Exercise instructions
Word for word, return the lines from the top of the listing to the line containing "genus: Urocyon", both ends included, and no others.

Extracted data

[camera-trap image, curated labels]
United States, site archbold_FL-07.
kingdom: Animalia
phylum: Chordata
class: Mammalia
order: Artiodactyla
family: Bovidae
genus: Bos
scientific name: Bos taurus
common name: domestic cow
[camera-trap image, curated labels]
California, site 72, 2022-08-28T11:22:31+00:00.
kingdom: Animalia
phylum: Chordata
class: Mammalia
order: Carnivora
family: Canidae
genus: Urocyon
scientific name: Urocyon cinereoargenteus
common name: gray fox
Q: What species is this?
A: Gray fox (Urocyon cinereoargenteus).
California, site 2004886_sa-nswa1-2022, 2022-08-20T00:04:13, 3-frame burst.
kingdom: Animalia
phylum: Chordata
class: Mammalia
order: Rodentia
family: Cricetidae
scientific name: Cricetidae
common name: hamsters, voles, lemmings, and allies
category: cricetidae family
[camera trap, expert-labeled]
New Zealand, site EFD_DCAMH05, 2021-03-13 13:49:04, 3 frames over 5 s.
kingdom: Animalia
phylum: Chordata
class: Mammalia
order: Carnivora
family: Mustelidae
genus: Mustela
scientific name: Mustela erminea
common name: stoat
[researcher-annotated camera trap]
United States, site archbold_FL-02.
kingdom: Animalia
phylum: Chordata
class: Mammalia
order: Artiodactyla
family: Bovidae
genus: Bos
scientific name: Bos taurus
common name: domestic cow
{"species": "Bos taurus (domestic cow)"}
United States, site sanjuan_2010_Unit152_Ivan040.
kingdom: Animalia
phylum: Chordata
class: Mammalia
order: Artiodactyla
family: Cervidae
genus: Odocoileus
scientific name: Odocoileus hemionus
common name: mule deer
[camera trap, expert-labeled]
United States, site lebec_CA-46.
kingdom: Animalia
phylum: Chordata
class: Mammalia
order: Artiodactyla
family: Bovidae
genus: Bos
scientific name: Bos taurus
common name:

Task solution
[camera-trap image, curated labels]
United States, site archbold_FL-07.
kingdom: Animalia
phylum: Chordata
class: Mammalia
order: Artiodactyla
family: Bovidae
genus: Bos
scientific name: Bos taurus
common name: domestic cow
[camera-trap image, curated labels]
California, site 72, 2022-08-28T11:22:31+00:00.
kingdom: Animalia
phylum: Chordata
class: Mammalia
order: Carnivora
family: Canidae
genus: Urocyon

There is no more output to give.